Running Long Scripts
It all comes down to ctrl-z and caffeinate
One of my first programming projects was a web scraper that collects various information about a list of more than 2,400 stocks. For each stock, I wanted metrics from each of about 8 different websites, so I had to load and scrape about 19,200 pages of information.
Even after parallelizing the web requests, running the script still takes about 3 hours to complete.
That’s a long time.
And during that time, something always goes wrong. Whether my computer falls asleep, I accidentally kill the program, or I just shut my computer because I forget about the script, the program would exit before completion about 75% of the time. And when the program exited, all of the data was lost and it had to be run again from the beginning. And so:
Problem: long scripts get killed before completion.
Possible solutions:
- Save the data as the script runs so that even if the script is killed it can be resumed (requires writing code to write and read the data. Too much work and needs to be re-written for each script using this method)
- Run the script on a server that doesn’t randomly get turned off every 30 minutes like my laptop. (Not worth it in my case)
- Force my computer to stay awake until the script finishes running (easy and reusable)
- Use the built-in pause and resume functionality from the OS for when I need to shut my computer (easy and reusable)
I don’t know about you, but easy and reusable are some of the most beautiful words I know of, so I went with solutions 3 and 4.
Preventing System Sleep
Part of the solution is making sure that my computer stays awake until the script is done executing.
An obvious way to do this is to just change the system settings to only sleep after a few hours or to just never automatically go to sleep.
That isn’t the best solution though, because then you would have to change the setting back afterward or just have to deal with a computer that never sleeps.
I wanted a better solution, and I came across Caffeinate, a command line tool that prevents sleep during a script’s execution.
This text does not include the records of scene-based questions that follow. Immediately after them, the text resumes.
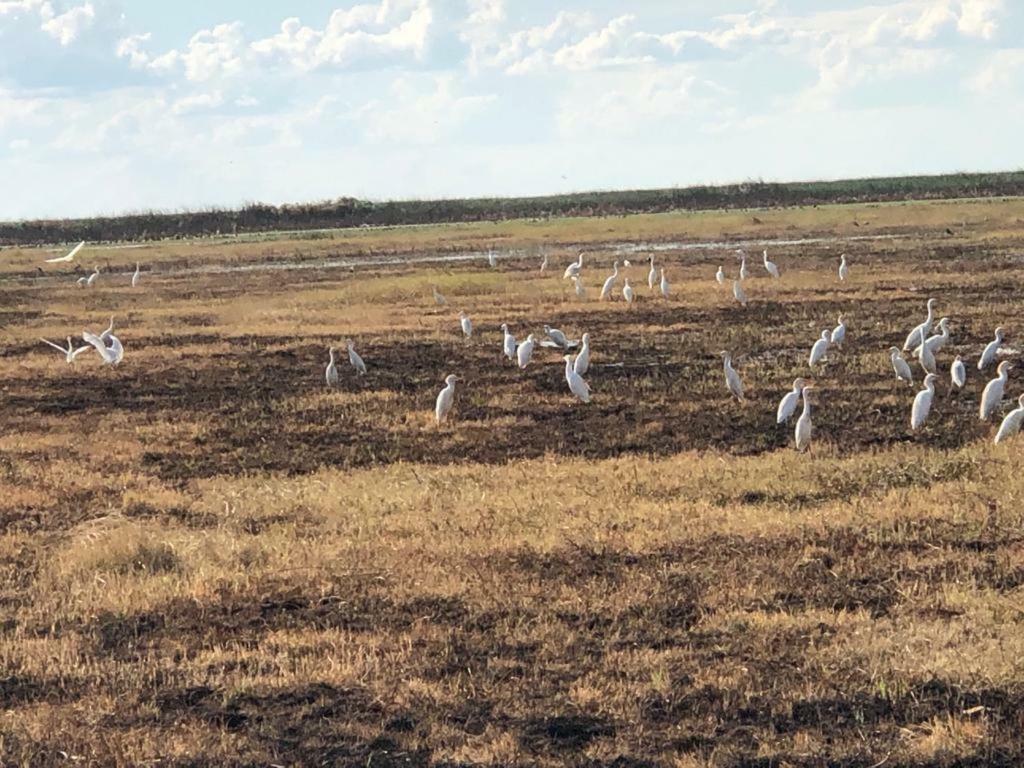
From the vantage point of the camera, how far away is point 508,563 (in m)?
9.49

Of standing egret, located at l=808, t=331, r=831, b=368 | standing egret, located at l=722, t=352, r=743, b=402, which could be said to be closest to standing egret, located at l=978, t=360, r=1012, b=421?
standing egret, located at l=722, t=352, r=743, b=402

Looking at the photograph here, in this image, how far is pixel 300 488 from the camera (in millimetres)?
12555

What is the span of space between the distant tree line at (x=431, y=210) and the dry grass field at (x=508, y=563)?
59229mm

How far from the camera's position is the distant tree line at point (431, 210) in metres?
79.8

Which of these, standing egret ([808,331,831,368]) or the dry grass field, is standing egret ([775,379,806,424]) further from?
standing egret ([808,331,831,368])

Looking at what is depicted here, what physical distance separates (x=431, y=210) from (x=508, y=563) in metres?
79.0

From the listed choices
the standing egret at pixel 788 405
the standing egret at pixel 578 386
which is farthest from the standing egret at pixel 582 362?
the standing egret at pixel 788 405

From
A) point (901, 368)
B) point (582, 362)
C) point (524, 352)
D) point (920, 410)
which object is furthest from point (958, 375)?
point (524, 352)

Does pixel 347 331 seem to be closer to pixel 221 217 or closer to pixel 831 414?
pixel 831 414

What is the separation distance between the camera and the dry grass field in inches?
260

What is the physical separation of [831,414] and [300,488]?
6.33 metres

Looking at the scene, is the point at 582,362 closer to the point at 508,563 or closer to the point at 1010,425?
the point at 1010,425

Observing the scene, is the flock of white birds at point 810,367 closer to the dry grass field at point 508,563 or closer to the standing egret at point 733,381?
the standing egret at point 733,381

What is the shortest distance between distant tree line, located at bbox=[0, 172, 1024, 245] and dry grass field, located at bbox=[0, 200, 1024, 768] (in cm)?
5923
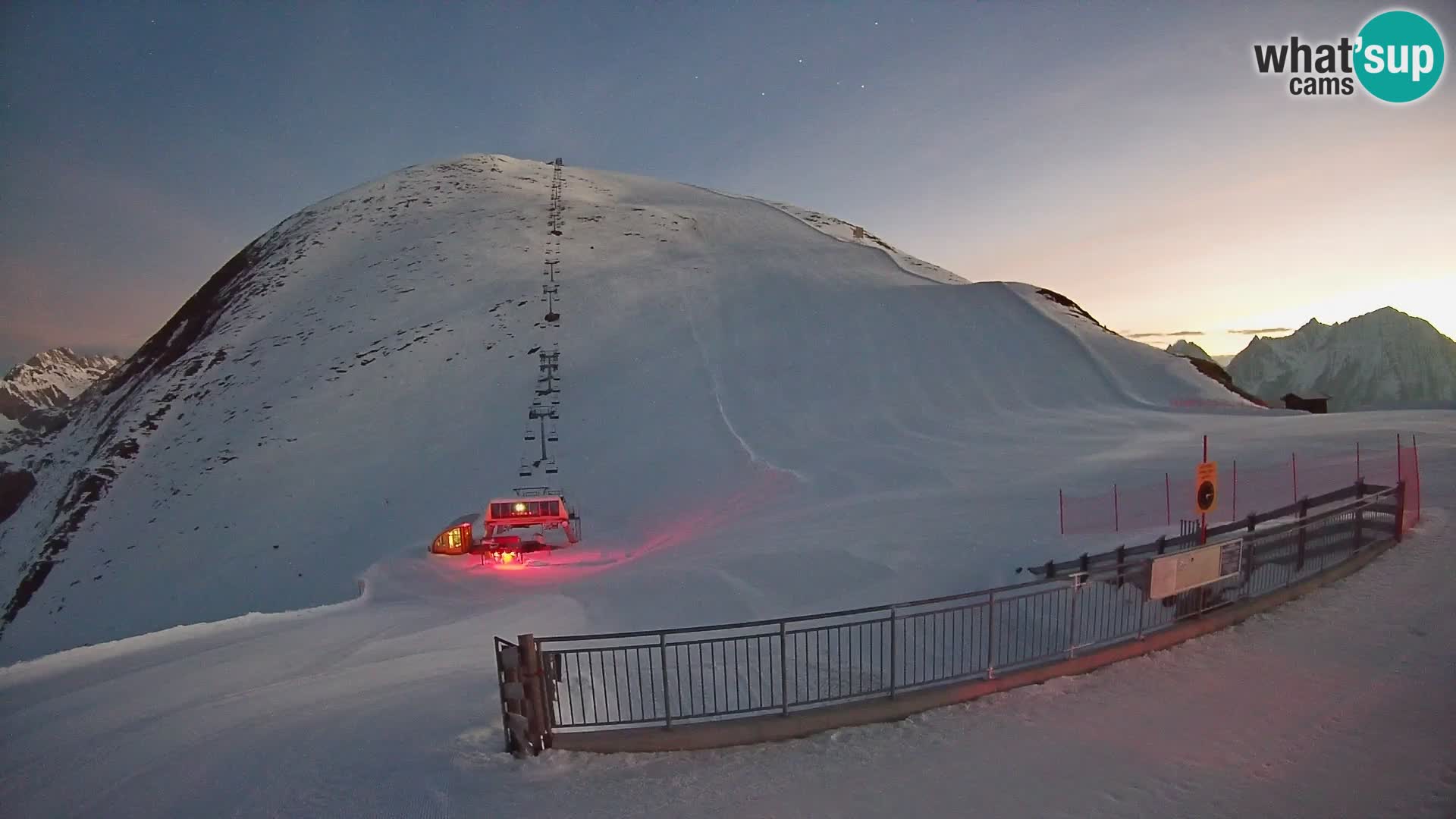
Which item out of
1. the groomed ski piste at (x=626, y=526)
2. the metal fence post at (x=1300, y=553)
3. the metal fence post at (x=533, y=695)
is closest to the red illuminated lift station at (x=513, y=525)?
the groomed ski piste at (x=626, y=526)

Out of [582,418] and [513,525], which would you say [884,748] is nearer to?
[513,525]

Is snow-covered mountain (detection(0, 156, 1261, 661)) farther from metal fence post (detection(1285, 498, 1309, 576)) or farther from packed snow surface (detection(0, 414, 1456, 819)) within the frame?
packed snow surface (detection(0, 414, 1456, 819))

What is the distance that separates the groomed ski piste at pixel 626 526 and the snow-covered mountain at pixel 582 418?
0.79 feet

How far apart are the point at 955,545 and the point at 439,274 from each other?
4329cm

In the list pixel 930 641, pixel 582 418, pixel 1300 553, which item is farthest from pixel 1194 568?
pixel 582 418

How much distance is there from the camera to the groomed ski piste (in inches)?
260

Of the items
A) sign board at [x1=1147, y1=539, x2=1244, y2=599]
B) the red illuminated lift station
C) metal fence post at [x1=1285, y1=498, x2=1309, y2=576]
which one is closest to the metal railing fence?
metal fence post at [x1=1285, y1=498, x2=1309, y2=576]

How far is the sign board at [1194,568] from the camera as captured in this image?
864cm

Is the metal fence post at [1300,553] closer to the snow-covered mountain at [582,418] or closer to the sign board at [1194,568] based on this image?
the sign board at [1194,568]

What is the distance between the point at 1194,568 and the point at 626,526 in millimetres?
20515

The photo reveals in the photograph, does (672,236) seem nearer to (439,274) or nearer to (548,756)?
(439,274)

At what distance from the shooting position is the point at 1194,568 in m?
9.09

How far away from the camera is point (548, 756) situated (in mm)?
7055

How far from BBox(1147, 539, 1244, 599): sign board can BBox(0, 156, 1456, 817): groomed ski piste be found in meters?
0.80
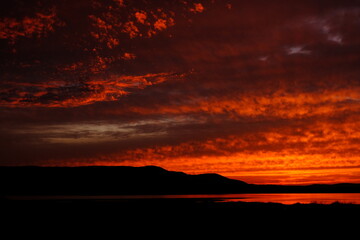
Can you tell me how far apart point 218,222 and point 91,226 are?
30.5 ft

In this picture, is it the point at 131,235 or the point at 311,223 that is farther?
the point at 311,223

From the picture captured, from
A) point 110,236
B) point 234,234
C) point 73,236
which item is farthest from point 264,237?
point 73,236

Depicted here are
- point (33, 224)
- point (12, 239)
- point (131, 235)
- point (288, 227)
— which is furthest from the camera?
point (33, 224)

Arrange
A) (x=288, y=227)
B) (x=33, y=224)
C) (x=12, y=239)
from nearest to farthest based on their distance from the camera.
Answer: (x=12, y=239) < (x=288, y=227) < (x=33, y=224)

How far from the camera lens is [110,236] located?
20.5 meters

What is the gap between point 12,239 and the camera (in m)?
19.4

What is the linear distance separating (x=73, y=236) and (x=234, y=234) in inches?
372

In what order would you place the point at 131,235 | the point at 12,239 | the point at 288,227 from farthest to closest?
the point at 288,227, the point at 131,235, the point at 12,239

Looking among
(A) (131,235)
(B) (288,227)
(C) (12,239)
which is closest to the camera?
(C) (12,239)

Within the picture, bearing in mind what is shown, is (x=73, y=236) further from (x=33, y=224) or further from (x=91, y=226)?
(x=33, y=224)

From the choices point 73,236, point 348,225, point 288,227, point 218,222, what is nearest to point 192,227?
point 218,222

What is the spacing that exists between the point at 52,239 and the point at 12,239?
2137mm

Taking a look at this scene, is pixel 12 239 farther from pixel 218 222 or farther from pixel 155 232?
pixel 218 222

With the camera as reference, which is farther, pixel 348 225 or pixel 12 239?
pixel 348 225
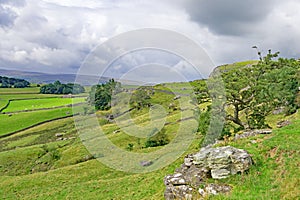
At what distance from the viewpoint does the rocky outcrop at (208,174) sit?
1986 centimetres

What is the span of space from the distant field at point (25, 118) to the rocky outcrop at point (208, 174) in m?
109

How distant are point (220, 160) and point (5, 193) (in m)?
32.4

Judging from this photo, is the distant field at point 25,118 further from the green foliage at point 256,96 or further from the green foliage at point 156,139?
the green foliage at point 256,96

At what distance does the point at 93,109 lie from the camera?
123m

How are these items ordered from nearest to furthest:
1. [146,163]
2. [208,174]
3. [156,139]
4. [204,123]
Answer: [208,174] < [204,123] < [146,163] < [156,139]

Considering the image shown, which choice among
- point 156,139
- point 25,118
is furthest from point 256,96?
point 25,118

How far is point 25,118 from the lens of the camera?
13288 centimetres

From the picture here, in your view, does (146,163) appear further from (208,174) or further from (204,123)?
(208,174)

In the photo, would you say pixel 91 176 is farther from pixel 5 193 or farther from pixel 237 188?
pixel 237 188

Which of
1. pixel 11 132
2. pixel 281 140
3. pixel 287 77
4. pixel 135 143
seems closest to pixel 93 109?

Now I can just run caffeinate python main.py
and the system won’t sleep until the script is done.
Also, I also found a Mac app that does about the same thing. It is called Amphetamine, and it lets you choose an amount of time to keep your Mac awake.
To sum it up: to prevent system sleep, use caffeinate and if you have a Mac try Amphetamine.
Pausing and Resuming Script Execution
If you need to pause the script for a while and resume it later, you can also use Linux’s built-in process stopping and starting.
To stop a process during its execution, just press ctrl-z.
Now the process is stopped and can be resumed whenever you are ready to continue running the script. To view the stopped jobs simply type jobs
From there, you can restart the jobs using fg
(for foreground) like so:
And then the script is back up and running.
Takeaways
- Keep the system awake with
caffeinate
or the Amphetamine app - Pause a script with
ctrl-z
and resume usingfg
and the job number given by runningjobs
Running long scripts without them getting killed halfway should now be easier. For more important applications, however, you may want to revisit the first two proposed solutions, as they would probably be more reliable.